- Exercise brief -
Reproduce every line of the data, not only the answers, from the line containing "From how far" down to the line containing "(x=9, y=99) →", both included. In the answers alone, multiply each number (coordinates and distances alike) by 0.4 and round it to the number of decimal places it originally had, with halves rounded up.

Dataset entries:
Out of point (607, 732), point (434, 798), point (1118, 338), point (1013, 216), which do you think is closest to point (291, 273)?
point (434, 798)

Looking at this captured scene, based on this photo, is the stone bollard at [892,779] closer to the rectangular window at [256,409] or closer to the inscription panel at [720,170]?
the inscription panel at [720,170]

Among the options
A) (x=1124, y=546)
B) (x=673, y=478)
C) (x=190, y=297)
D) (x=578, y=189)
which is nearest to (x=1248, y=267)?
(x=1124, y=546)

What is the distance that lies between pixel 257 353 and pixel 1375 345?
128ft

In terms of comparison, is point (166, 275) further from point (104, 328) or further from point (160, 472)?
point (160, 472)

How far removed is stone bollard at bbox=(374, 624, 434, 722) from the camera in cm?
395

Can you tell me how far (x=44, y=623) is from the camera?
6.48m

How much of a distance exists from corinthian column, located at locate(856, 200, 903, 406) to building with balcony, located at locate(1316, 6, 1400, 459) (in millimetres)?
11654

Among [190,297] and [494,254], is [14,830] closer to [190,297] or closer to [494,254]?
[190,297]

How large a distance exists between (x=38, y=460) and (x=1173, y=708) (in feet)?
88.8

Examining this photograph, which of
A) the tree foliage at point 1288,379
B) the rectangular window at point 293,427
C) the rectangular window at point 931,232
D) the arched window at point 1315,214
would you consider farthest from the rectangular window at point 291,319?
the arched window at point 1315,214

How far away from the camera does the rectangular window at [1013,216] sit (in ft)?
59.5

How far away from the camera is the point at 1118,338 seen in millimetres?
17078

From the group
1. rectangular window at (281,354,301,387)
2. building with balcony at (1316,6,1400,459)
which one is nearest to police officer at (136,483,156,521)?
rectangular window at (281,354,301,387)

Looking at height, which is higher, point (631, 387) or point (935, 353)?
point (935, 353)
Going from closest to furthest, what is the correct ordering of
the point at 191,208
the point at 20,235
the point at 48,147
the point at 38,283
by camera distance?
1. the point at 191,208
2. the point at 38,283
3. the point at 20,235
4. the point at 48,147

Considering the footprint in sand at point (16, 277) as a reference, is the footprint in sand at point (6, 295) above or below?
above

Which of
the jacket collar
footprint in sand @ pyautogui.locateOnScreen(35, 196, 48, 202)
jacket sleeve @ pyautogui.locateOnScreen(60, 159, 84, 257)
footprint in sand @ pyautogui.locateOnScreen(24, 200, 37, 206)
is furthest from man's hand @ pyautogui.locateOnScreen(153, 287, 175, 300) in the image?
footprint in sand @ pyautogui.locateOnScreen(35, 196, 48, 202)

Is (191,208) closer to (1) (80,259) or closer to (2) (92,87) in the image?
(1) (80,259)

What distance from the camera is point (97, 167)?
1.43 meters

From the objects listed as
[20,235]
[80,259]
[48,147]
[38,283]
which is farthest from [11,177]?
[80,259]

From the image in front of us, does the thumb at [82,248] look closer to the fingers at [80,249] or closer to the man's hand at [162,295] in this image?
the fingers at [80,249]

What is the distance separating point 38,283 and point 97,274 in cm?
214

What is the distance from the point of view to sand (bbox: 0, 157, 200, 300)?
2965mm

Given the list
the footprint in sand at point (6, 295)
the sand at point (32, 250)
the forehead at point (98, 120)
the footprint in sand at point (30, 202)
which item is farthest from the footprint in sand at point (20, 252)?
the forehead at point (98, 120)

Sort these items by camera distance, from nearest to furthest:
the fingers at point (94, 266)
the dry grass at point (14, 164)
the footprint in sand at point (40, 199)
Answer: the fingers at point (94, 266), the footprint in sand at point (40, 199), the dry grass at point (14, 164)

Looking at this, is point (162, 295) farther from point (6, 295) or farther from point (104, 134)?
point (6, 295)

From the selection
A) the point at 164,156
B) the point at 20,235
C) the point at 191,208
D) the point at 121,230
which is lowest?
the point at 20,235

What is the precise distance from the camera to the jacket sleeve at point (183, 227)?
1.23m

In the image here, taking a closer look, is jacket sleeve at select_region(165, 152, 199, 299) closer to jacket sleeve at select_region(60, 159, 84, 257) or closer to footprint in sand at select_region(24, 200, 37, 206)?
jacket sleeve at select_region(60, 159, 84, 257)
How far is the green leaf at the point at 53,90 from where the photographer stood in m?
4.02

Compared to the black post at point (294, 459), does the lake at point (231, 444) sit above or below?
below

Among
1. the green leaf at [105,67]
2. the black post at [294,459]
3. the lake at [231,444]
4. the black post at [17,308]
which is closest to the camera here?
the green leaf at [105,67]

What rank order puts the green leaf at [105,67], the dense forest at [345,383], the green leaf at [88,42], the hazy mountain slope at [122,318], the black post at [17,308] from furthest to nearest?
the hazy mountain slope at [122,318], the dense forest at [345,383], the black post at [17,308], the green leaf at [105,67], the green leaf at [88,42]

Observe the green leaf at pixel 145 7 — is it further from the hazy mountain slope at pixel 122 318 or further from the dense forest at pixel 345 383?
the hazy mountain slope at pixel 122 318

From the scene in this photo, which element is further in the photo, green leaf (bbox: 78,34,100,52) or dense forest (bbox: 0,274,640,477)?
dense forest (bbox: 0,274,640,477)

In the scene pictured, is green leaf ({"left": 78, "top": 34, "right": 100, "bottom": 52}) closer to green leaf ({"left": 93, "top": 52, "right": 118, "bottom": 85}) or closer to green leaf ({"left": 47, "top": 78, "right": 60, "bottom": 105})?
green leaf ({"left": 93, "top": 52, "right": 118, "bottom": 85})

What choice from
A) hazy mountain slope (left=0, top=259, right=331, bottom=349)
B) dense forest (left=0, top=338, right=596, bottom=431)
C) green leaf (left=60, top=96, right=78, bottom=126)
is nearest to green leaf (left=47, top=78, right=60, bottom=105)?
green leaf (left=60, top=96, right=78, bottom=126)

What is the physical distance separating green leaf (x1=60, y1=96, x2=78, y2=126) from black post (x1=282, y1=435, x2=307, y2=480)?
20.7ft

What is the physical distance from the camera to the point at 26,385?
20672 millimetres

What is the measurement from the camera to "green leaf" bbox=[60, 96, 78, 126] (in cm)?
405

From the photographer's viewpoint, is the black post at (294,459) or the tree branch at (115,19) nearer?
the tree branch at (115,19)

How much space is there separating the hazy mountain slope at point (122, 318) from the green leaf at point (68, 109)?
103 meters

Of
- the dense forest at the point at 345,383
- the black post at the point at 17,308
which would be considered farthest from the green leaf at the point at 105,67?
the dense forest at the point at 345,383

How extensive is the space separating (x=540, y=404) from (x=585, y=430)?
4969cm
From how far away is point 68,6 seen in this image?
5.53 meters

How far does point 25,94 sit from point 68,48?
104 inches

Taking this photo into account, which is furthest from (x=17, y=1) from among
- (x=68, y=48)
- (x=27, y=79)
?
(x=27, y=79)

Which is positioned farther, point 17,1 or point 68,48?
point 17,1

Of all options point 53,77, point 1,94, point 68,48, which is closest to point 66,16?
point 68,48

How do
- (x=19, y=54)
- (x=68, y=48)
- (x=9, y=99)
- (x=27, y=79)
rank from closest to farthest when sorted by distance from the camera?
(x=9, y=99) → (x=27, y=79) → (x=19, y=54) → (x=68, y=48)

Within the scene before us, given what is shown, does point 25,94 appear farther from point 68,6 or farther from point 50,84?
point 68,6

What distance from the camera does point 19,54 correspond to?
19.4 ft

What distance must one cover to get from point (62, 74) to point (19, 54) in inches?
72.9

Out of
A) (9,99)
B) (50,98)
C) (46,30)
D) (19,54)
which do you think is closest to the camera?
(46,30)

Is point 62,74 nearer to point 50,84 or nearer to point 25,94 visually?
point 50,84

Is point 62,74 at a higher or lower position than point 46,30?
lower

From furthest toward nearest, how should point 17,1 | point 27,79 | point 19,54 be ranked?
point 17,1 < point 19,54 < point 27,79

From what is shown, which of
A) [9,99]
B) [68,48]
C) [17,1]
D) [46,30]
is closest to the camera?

- Worked solution -
From how far away is point 68,6 seen in this image?
2.21 meters

How far does point 25,94 sit from point 68,48?
42 inches

Taking this photo into account, which is furthest from (x=17, y=1) from among
- (x=68, y=48)
- (x=27, y=79)
?
(x=11, y=32)

Which is positioned farther, point 17,1 or point 68,48?
point 7,0

Of all options point 53,77, point 1,94, point 68,48, which is closest to point 66,16?
point 27,19

How do
- (x=19, y=54)
- (x=68, y=48)
- (x=9, y=99)
- (x=27, y=79)
rank from closest to farthest when sorted by distance from the camera?
(x=4, y=40) → (x=11, y=32) → (x=8, y=22) → (x=27, y=19)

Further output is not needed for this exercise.